My in-country budget will be around $5000. I'll be staying in hostels where possible, both to save money and meet some new people. I'm interested in trying out the local food/beer, seeing some great scenery, and generally just exploring.
My questions are:
1: Any recommendations for where to go skiing? I have done a couple of day trips to the snow in Australia when I was younger, but never bothered getting lessons. This time, I would like to do it properly. I'm looking for somewhere beginner friendly with some cheap accommodation (hostel) available. Based on the research I have done so far, I'm leaning towards Breckenridge, CO. A budget of $1500 (accommodation, lift pass, gear hire, a few lessons) seems reasonable for 8 days.

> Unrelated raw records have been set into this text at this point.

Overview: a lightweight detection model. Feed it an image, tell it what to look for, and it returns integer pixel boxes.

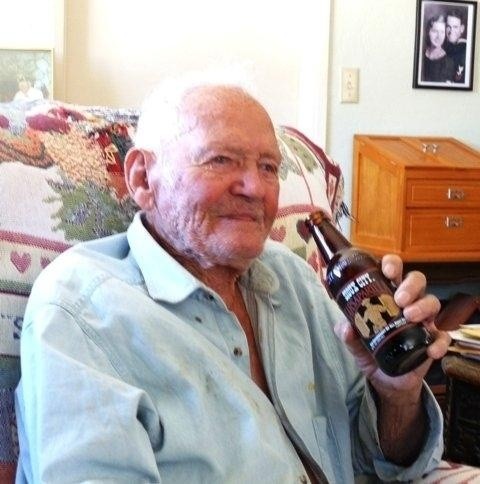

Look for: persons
[443,10,466,84]
[421,12,454,82]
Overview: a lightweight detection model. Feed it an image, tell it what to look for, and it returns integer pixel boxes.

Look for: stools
[439,353,480,466]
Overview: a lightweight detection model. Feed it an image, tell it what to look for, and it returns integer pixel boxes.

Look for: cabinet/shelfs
[352,129,480,313]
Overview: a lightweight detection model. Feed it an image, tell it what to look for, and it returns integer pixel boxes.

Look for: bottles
[304,212,433,377]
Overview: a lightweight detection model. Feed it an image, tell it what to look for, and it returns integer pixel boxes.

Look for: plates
[445,329,480,350]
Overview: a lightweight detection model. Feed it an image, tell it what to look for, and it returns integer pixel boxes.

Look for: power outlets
[340,67,361,105]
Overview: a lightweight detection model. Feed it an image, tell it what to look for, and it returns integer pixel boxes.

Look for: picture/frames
[414,0,477,93]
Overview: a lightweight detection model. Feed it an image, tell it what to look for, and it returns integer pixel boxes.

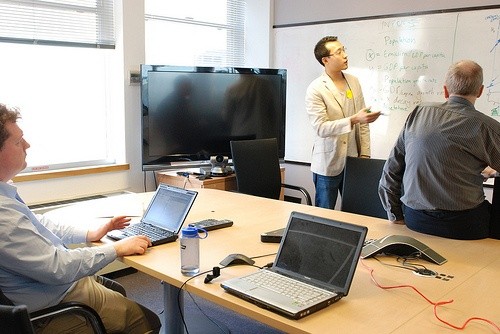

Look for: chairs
[230,138,312,206]
[341,156,404,220]
[0,290,107,334]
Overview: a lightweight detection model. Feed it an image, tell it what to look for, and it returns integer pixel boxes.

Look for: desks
[42,189,500,334]
[153,167,285,201]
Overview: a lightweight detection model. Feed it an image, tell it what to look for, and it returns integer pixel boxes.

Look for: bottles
[181,224,208,277]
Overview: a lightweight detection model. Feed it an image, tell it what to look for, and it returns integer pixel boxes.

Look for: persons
[378,60,500,240]
[304,36,381,211]
[0,105,161,334]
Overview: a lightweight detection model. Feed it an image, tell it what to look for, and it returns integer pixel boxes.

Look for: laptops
[105,183,198,247]
[219,210,368,319]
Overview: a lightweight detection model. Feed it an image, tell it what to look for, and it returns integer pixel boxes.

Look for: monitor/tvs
[140,63,287,176]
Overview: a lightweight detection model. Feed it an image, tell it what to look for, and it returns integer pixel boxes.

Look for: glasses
[324,47,347,58]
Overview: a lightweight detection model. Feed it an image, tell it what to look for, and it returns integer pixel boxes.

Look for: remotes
[188,218,233,232]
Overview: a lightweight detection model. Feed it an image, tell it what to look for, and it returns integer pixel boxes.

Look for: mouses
[219,254,256,265]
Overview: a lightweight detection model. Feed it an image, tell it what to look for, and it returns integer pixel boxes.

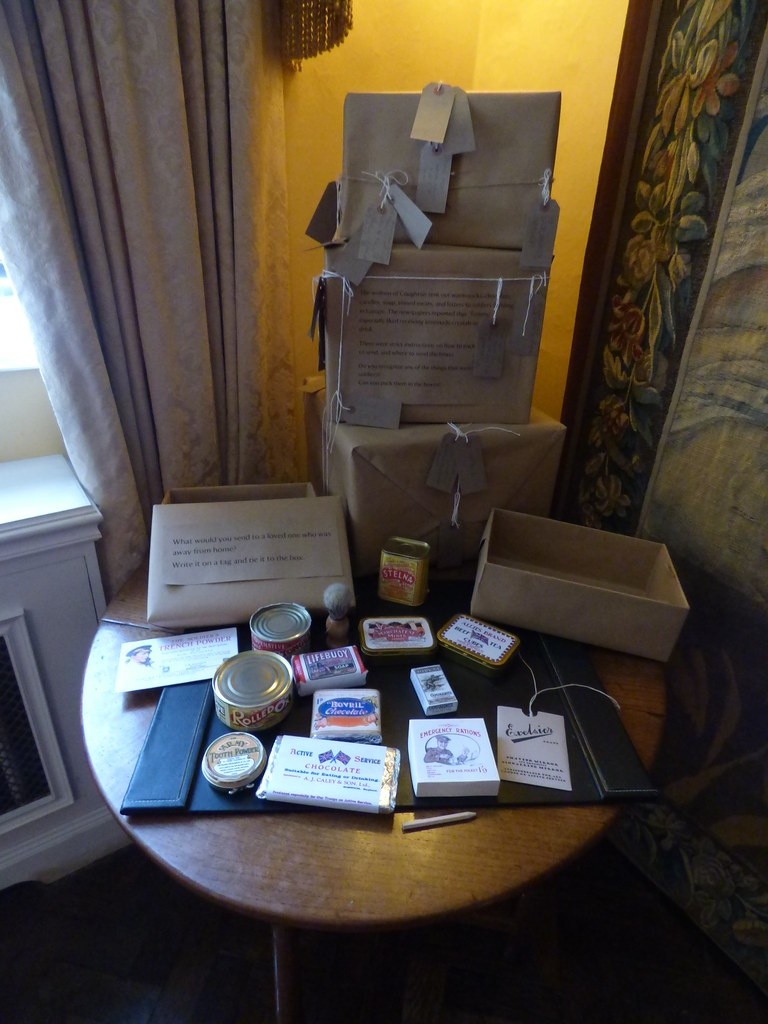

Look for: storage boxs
[201,539,555,810]
[471,509,692,665]
[409,718,499,797]
[326,405,566,583]
[150,481,356,626]
[328,250,557,428]
[333,93,564,251]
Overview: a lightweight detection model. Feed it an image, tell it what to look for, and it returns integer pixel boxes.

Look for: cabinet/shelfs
[0,451,138,889]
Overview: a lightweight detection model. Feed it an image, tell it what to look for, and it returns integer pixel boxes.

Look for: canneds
[212,650,294,733]
[249,602,312,662]
[377,536,430,606]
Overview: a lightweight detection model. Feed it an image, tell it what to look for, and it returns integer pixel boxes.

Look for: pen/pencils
[401,811,478,834]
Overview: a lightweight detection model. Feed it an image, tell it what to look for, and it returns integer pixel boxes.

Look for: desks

2: Is it a good idea to stay away from the north of the country that time of year if I'm driving? The cold doesn't bother me (it will be a nice change after living in Darwin) but I have never driven through that sort of weather and the thought of learning all about snow chains and driving on ice by myself in a foreign country does worry me.
3: Assuming the worst on point 2 above, the route I'm leaning towards is heading from Arizona or New Mexico west to San Diego, then up the coast to San Francisco. I'm interesting in stopping at Tuscon ( I have read it's a nice town and I'm interested in seeing the plane graveyard there and doing some hiking), San Diego, Joshua Tree, LA (briefly), and the coast road up to San Francisco, where I'll spend a few days. I'm also considering starting in Las Vegas and going via the Grand Canyon before heading south to pick up that same route. Does that route sound reasonable? Is there anything else that anyone would recommend in that area?

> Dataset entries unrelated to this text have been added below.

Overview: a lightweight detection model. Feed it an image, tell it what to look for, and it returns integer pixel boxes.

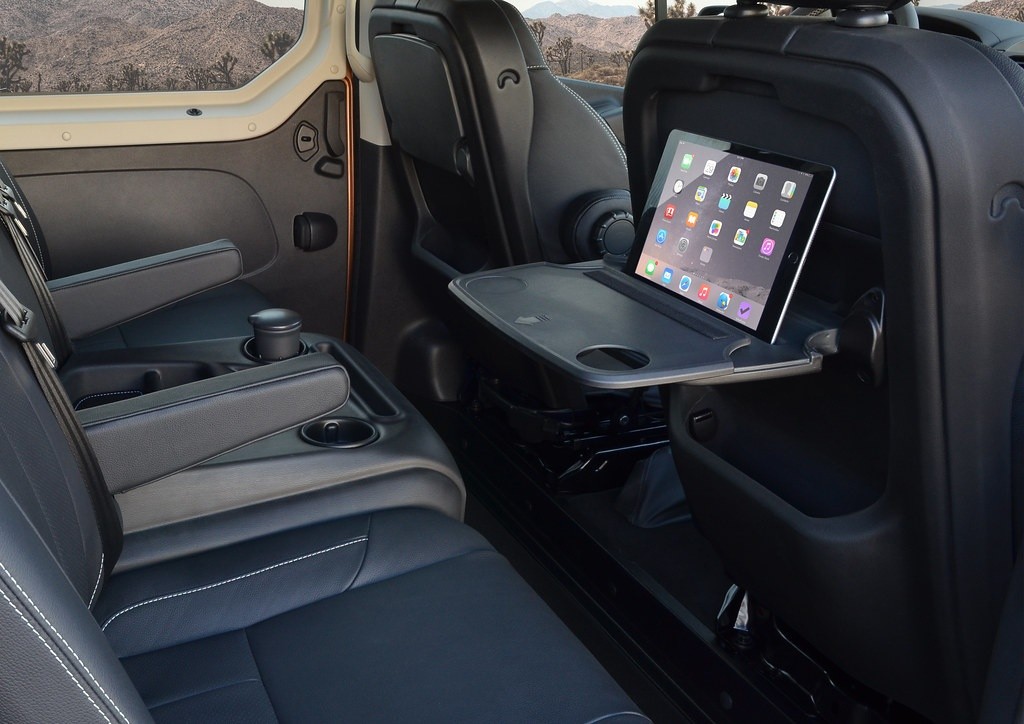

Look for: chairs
[624,0,1023,723]
[0,160,466,572]
[2,279,652,724]
[366,2,630,416]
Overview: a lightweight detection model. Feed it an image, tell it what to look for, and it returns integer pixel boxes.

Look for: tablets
[622,129,837,346]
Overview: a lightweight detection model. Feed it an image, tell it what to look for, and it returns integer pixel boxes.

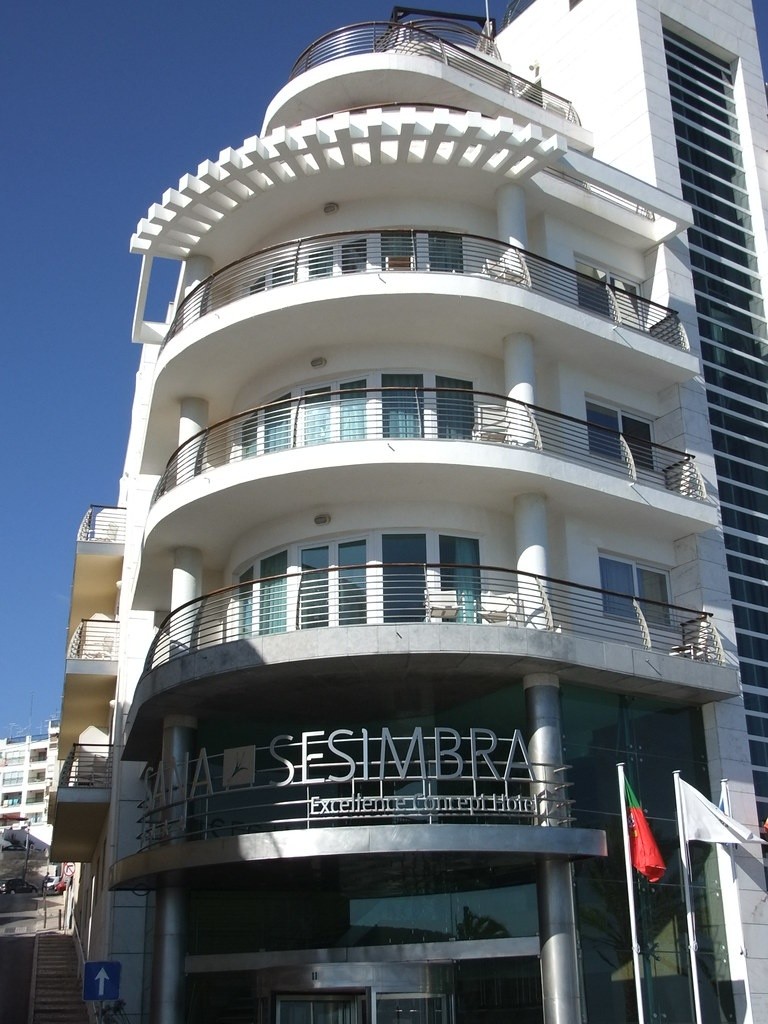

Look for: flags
[621,777,666,882]
[677,777,768,844]
[717,783,738,881]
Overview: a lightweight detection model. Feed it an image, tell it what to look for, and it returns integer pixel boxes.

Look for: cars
[2,844,26,850]
[0,877,38,895]
[38,876,66,895]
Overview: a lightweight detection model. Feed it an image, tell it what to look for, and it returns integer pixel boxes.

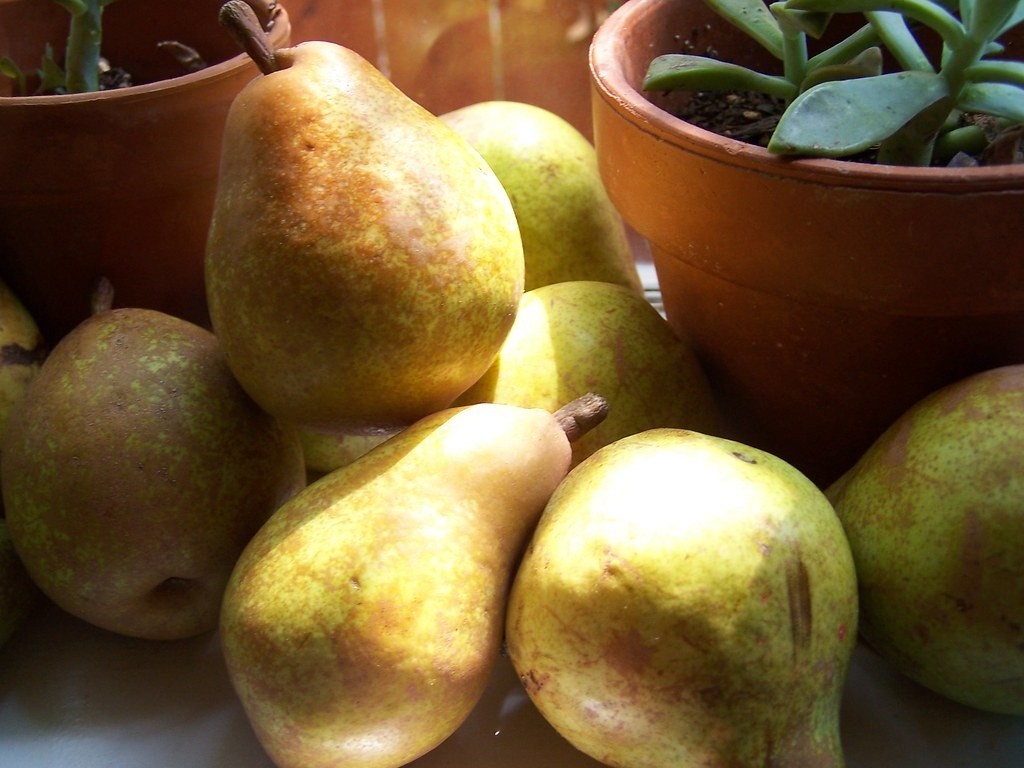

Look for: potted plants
[0,0,294,344]
[588,0,1024,484]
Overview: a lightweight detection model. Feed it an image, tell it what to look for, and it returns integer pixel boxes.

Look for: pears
[0,1,1024,768]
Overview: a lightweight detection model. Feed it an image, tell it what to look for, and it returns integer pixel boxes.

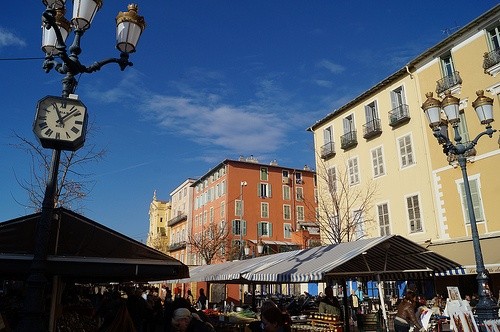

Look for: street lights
[420,87,500,332]
[19,1,148,332]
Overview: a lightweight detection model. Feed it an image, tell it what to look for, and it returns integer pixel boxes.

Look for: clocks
[32,94,88,152]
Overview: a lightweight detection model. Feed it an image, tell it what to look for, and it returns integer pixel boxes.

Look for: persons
[0,279,500,332]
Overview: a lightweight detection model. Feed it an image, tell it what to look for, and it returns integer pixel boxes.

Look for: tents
[147,233,466,332]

Thanks in advance for the replies,
Dec 20, 2012 4:41 AM
In fact, if you start in CO, you could drive the whole thing in something like this rough route.
Expect winter along the route.
Dec 20, 2012 5:02 AM
2yeah. "Cheap skiing" sounds like an oxymoron.

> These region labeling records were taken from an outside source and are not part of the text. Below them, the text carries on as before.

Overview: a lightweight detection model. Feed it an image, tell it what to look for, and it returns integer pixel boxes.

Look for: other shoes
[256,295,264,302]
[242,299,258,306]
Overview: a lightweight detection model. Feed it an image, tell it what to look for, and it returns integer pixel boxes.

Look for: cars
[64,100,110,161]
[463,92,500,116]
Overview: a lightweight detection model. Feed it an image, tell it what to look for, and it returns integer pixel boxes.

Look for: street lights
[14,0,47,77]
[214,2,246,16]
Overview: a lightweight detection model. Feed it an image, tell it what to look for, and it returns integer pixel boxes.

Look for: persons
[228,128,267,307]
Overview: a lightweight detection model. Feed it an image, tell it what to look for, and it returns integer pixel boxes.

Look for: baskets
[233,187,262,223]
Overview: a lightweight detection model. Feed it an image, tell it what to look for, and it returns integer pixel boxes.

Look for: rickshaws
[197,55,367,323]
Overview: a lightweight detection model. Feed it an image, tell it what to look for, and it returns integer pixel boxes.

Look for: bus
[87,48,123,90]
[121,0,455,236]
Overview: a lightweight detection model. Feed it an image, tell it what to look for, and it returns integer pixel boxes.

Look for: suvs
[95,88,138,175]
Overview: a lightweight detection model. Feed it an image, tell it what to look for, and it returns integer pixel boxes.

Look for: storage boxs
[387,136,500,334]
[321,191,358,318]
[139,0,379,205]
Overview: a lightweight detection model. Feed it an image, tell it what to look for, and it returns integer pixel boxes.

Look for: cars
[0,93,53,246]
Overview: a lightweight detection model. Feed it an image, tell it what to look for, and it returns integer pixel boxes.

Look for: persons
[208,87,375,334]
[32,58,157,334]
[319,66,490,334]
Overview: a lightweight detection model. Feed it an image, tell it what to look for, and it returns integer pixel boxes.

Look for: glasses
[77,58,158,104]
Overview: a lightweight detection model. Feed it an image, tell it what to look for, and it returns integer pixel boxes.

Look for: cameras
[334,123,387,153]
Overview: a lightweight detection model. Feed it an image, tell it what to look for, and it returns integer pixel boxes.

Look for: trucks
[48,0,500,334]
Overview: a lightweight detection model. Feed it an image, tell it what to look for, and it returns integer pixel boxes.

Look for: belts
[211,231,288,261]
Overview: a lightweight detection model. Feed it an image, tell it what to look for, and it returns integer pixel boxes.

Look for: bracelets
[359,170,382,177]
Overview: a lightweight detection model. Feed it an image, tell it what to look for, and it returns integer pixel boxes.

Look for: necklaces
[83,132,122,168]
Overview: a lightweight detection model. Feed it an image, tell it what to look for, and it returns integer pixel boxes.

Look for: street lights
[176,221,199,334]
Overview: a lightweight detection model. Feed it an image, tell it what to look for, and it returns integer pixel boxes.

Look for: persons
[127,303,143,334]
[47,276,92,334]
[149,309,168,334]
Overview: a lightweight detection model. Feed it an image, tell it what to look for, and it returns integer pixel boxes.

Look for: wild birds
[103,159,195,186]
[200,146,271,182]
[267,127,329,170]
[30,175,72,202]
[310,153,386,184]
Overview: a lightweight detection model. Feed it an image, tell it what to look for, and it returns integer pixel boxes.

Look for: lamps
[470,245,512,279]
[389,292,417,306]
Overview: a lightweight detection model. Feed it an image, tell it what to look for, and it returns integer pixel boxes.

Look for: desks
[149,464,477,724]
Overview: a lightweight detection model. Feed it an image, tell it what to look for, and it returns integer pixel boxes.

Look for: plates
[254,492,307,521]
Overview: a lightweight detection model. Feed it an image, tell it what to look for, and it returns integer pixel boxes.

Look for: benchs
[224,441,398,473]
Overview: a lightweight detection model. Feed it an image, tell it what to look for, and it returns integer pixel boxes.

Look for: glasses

My ski friends tell me that skiing in the NE (VT, NH, NY) costs less than skiing in the rockies, but I don't know personally.
I believe (mid?) California and Massanutten VA are the warmest places you can ski, or rather, the ski places with easiest proximity to fair-weather locations
Edited by: LongIslandBob
Dec 20, 2012 5:33 AM
Dec 20, 2012 6:40 AM
4Your plan sounds reasonable.
As a novice adult skier you will probably find that 3 - 4 days are plenty. You'll be using lots of muscles in new directions, so take advantage of those hot tubs. If you search on novice adult ski instruction you'll find a Frommers site discussion with several specific recommendations. What you want ideally is a place that has separate areas and lifts for beginners.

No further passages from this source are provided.